The most dangerous predators of Japanese tits (Parus minor) are rat snakes (Elaphe climacophora), which climb trees, enter nesting cavities, and consume the young birds. When a snake approaches, adult tits produce a distinctive jar vocalization that spurs their fledglings to pile out of the nest hole. The chicka alarm call, in contrast, is elicited by a wider array of threats, particularly from crows or martens. Young birds respond to chicka calls by huddling silently at the bottom of the cavity. Nearby adults react to either of these alarm calls by dropping other activities, locating the offending predator, and mobbing it until it leaves the area. Suzuki (2012) showed that, like the juveniles, adults respond differentially to snake and nonsnake vocal warnings. Following playback of jar alarms, most adult tits scan the ground; following chicka alarms, they tend to move their heads horizontally, scanning the sky and nearby trees. On the basis of these distinctive responses, Suzuki (2012) contended that the two vocalizations are functionally referential, conveying contrasting information about objects or events in the outside world.

For humans, hearing a particular word (e.g. “Snake!”) elicits an intricately networked representation of related properties, events, and shades of meaning. There is little evidence from other animals of a similarly complex reaction to vocal signals (Seyfarth & Cheney, 2010). It is possible that a snake alarm could evoke something like a human cognitive representation, but the birds’ behavior could just as easily be the outcome of a chain of innate responses. Perhaps the adult birds react to the call by simply looking down, just as their fledglings innately respond by fleeing the nest. Once the birds are looking down, their chances of seeing a nearby snake are increased, and some stimulus associated with the predator—perhaps just its sinuous movement—subsequently releases mobbing behavior. Determining the meaning of an animal signal is a challenging business: Differential consequences alone are not sufficient evidence.

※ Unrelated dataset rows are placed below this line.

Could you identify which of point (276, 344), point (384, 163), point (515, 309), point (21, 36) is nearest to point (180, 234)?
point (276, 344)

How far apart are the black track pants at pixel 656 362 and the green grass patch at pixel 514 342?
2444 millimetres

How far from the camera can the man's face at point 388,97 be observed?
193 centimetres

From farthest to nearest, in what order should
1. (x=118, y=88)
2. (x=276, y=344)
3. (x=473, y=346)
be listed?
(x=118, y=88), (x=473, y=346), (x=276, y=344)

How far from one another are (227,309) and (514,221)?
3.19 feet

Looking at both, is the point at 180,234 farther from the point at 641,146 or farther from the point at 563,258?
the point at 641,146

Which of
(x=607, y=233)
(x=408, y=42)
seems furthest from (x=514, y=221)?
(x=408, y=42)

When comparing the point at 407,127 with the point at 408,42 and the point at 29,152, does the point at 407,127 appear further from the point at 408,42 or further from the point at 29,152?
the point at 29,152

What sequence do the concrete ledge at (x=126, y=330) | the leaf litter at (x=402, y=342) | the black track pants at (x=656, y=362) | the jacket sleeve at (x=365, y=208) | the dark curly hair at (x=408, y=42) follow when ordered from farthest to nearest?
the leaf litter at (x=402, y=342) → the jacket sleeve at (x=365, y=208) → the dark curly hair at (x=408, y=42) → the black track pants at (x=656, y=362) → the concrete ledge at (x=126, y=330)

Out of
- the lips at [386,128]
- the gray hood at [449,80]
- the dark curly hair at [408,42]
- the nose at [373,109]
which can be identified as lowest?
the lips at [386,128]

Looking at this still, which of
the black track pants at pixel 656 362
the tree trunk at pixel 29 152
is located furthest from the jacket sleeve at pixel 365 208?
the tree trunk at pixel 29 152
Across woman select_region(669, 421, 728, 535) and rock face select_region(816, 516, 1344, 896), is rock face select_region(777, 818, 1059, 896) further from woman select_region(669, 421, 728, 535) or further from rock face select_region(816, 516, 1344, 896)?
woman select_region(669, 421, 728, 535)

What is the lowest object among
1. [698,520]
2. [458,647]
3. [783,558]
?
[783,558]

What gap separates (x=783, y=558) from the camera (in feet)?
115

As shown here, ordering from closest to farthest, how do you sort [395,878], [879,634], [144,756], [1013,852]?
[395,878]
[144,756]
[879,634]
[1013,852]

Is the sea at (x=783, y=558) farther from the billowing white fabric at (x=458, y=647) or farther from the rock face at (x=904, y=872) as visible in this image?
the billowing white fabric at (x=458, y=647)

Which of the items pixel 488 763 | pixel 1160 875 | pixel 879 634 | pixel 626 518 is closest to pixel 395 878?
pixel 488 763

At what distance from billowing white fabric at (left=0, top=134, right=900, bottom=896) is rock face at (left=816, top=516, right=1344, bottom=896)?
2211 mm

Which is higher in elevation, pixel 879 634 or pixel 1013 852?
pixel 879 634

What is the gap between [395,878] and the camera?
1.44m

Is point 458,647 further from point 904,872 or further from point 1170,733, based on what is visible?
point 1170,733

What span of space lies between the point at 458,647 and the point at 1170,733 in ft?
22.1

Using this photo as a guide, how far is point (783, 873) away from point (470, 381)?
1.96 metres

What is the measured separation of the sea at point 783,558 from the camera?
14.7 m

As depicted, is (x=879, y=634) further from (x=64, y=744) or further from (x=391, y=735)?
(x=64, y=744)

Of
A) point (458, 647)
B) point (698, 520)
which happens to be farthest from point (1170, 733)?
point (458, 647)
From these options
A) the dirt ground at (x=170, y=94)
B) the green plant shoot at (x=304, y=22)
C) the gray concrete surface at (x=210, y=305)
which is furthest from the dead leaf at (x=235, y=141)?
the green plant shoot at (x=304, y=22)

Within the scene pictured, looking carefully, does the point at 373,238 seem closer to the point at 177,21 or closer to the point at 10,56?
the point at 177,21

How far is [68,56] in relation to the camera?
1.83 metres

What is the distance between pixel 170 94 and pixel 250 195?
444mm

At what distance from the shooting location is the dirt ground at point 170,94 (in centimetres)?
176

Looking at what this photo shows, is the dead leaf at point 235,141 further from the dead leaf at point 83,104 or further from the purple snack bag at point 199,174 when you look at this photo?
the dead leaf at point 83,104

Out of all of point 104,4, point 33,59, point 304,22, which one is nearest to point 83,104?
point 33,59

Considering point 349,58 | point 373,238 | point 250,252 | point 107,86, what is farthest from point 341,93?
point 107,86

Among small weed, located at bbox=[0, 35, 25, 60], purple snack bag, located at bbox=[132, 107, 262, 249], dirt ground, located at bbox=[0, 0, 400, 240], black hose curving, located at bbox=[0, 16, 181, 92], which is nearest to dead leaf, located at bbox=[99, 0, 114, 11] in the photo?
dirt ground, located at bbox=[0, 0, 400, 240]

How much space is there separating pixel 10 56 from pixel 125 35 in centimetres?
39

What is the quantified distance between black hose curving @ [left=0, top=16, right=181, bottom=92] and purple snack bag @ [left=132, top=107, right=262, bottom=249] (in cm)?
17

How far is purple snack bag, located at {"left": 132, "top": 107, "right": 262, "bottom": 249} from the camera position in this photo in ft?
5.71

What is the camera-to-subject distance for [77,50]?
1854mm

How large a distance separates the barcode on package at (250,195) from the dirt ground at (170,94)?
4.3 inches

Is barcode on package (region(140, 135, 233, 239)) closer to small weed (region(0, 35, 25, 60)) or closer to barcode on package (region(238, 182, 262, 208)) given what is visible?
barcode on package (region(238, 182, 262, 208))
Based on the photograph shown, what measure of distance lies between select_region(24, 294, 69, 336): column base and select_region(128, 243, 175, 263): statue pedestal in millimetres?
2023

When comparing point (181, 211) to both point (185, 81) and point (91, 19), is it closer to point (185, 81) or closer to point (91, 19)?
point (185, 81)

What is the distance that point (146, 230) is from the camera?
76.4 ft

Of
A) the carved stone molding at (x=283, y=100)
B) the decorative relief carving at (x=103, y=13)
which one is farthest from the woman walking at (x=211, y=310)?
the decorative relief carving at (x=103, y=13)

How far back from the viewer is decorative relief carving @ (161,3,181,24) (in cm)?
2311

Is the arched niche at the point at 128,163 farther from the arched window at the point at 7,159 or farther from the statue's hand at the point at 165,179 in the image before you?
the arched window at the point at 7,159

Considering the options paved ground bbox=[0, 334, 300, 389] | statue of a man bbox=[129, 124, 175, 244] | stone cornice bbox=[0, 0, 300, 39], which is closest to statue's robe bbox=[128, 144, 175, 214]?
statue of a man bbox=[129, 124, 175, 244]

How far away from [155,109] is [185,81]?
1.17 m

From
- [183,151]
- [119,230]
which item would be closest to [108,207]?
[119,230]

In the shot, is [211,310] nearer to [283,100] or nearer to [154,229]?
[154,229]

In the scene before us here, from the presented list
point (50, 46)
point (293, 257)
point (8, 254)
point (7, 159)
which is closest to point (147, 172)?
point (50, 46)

But the fact that adult tits respond to snake alarms by actively seeking out a predator to mob suggests that their behavior may go beyond a chain of innate action patterns. Suzuki (2018) noted that when alarm calls are played back to adult tits, the birds seem to behave from the outset as if they were focused on a particular visual task, as if they were expecting to encounter a specific set of snake-related stimuli. If the vocalizations actually evoke a representation of the appearance of the predator, they could serve as an associative cue for initiating a selective attentional search (Bravo & Farid, 2012; Goto, Bond, Burks, & Kamil, 2014). In brief, the call would directly activate a rat snake searching image.

The transformation of a cognitive representation into a focus for visual attention is almost intuitive for humans: You ask a child to go and get a grape, and she runs to the fruit bowl, searching for something small, round, green, and attached in bunches. To the best of my knowledge, Suzuki (2018) is the first to propose this process in a nonhuman species. It is an empirically tractable hypothesis. The control of visual attention has been extensively researched in both humans and animals, so Suzuki’s (2018) searching image model ought to be open to testing in wild birds.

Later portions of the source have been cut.